Quelle idiotie ! La priver de la volupté
De mots doux et bien écrits,
Phrases courtes ou à rallonge,
Majuscules, minuscules et encore
Points, virgules, merveilleuse ponctuation !
Mais non, l’encre folle se libère et se promène,
Décide seule de souiller un nouvel hymen
Qui aurait pu apporter tant !
Laissez la trente secondes et voilà
Ce que cela donne, Madame s’en va
Et cause, la mine bien moqueuse, une onde
De choc dévorante, riant de son irréversibilité.
Point de vide et d’abstraction, le noir de jais
S’empare peu à peu de la contrée d’Ivoire,
Un fleuve de nuit coule sur la banquise,
Et moi, silencieux, apprécie d’un œil rêveur.

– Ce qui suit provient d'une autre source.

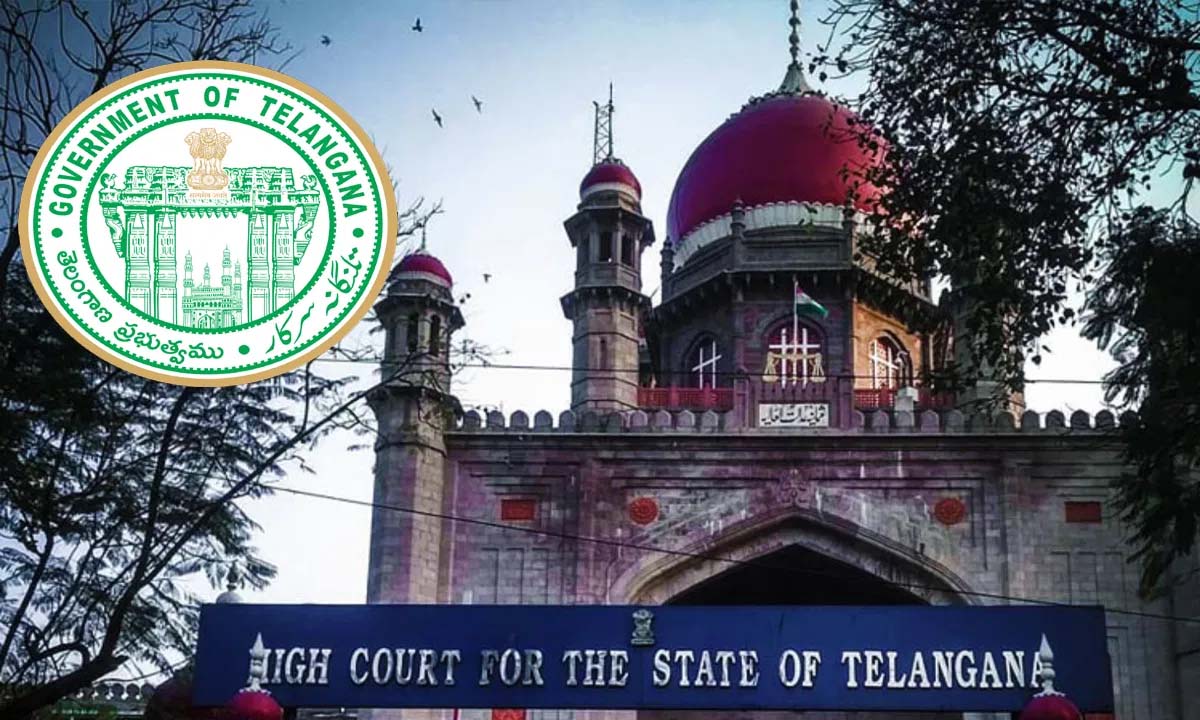 DSC | హైకోర్టులో డీఎస్సీ పరీక్ష పిటిషన్ విచారణ 28కి వాయిదా DSC | హైకోర్టులో డీఎస్సీ పరీక్ష పిటిషన్ విచారణ 28కి వాయిదా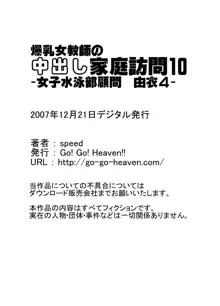 爆乳女教師の中出し家庭訪問 モノクロ版総集編1, 日本語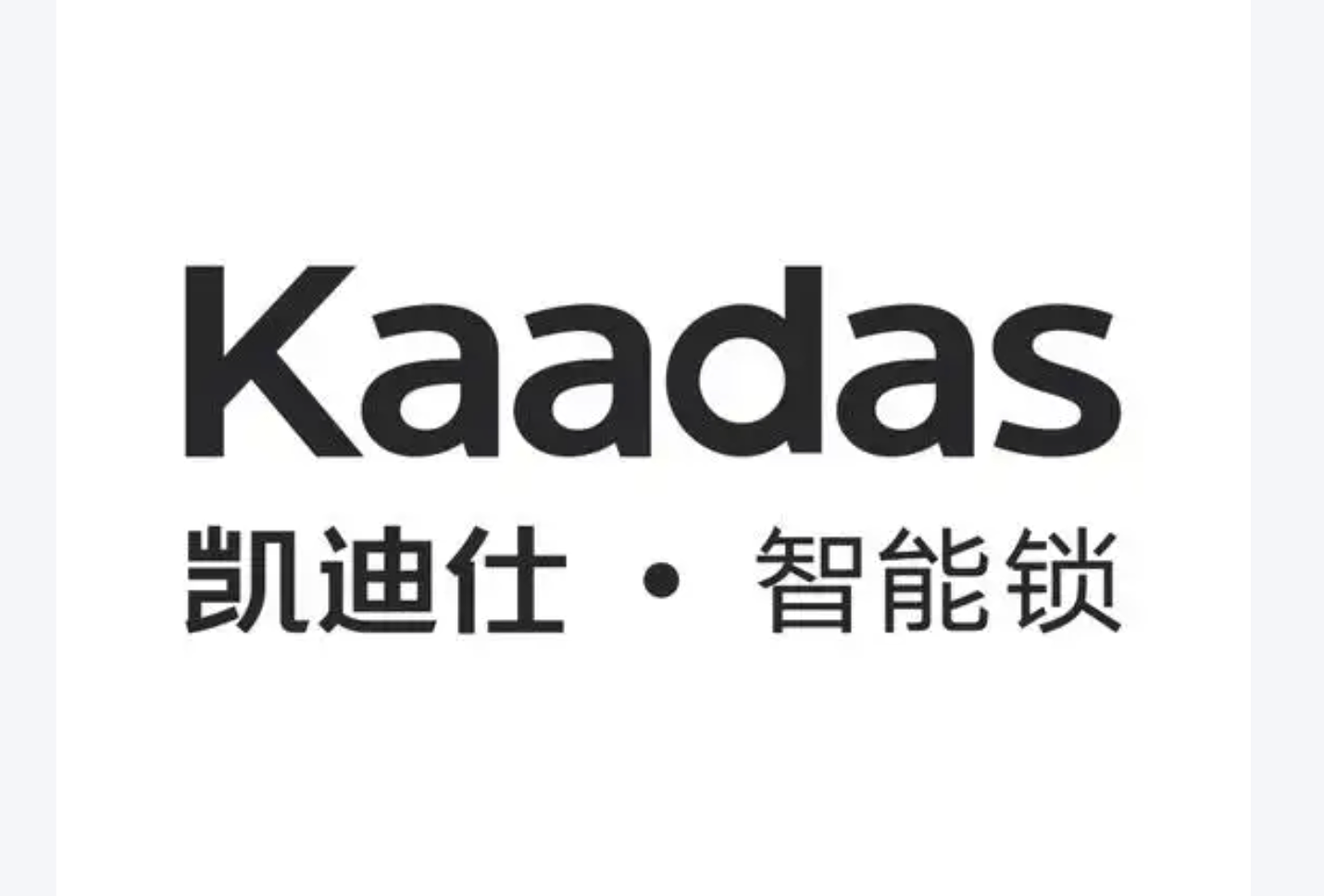 凯迪仕品牌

Sorte de continent fissuré, la feuille plutôt
Mécontente, ne sait plus que faire de sa dignité,
Elle a tort, pourtant ! Car loin d’être infructueux,
Cet arrangement plutôt bizarre insuffle à mes yeux
Ebahis, l’image haletante d’un contraste en mouvement,
Une étoile d’ébène explosant dans un grand silence blanc,
Un univers satiné glissant doucement vers un espace vide,
Une expansion magistrale à laquelle il faut reconnaître
La force du vainqueur : point de mots, de phrases
Ou de ponctuation, tout s’est joué sur une simple
Prolifération.
Chapeau bas Madame, le goût sucré du langage
Sera pour une autre fois, je laisse à votre seigneurie
La spontanéité, la sauvagerie et l’envie démesurée
De gagner, de posséder et de revendiquer le droit
Légitime d’exister, sans être l’objet d’une manipulation,
Servir d’outil ou d’eau de Plume, c’est tout à votre honneur,
Chapeau bas, Madame, chapeau bas.
Quant à la dignité de notre feuille, celle-ci attendra.